The Mogiana region: This is the area along the border of São Paulo and Minas Gerais states north of São Paulo. The Mogiana coffee region is named after the Companhia Mogiana Estrada de Ferro train line that ran through this area when trains and coffee were inseparable companions in commercial and community development. The Mogiana area is known for its rich red soil.

The Sul Minas region: This is the heart of Brazil’s coffee country. The rugged, rolling hills of Sul Minas, are located in the southern part of Minas Gerais state northeast of São Paulo.

The Cerrado region: This is a high, semi-arid plateau surrounding the city of Patrocinio, between São Paulo and Brasilia. This area is located in Brazil’s central high plains region.
Of all the coffees growing in these regions, Brazilian Santos Bourbon is Brazil’s best well known Specialty Coffee.

Enjoy a cup of Santos Bourbon gourmet coffee!
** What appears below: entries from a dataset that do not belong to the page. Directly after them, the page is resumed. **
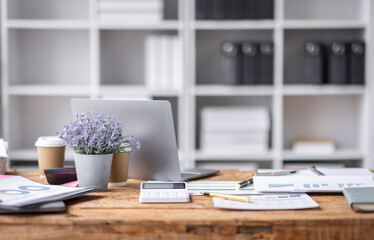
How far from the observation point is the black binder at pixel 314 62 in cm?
291

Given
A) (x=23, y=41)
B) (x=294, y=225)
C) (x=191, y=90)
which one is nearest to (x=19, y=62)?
(x=23, y=41)

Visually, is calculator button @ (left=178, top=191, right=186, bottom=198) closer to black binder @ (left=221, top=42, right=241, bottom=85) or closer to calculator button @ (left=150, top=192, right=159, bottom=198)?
calculator button @ (left=150, top=192, right=159, bottom=198)

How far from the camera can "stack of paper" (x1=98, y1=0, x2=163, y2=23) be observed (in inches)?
113

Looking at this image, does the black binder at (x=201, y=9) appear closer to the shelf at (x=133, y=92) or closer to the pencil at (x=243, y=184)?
the shelf at (x=133, y=92)

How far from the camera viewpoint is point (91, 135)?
1.25m

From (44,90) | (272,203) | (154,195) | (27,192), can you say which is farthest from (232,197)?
(44,90)

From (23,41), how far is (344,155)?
7.68 ft

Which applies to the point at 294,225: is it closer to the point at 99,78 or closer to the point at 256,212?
the point at 256,212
Santos is a market name referring to the port through which this coffee is traditionally shipped.
The Arabica coffee plants that produce this coffee came from the rich volcanic soils of the island of Bourbon, now called the Island of Reunion.
From a historical perspective, the island of Reunion is located in the Indian Ocean, East of Madagascar. This island was an important stopover on the East Indian trading route. When the Suez Canal opened, the island lost its importance.
Fortunately for Brazil, the trees imported from the island of Reunion took root very well and started one of Brazil’s main cash crops.
Brazilian Santos Bourbon is a light bodied coffee, with low acidity, a pleasing aroma and a mild, smooth flavor. Brazilian Santos Bourbon is dry-processed (dried inside the fruit) which is why some of the sweetness of the fruit carries into the cup.
Brazil’s Coffee, Music, Art and Cultural Traditions
Coffee is one of Brazil’s most valuable and widely traded commodity crops.
Brazil’s origins make it a musical country full of passion, sentiment and joy: Indians’ reed flutes; Portuguese viola players, and African thrilling drum rhythms. Brazilian music includes the soft sounds of bossa nova, the driving beat of samba and other rhythms based on percussion instruments and hand clapping.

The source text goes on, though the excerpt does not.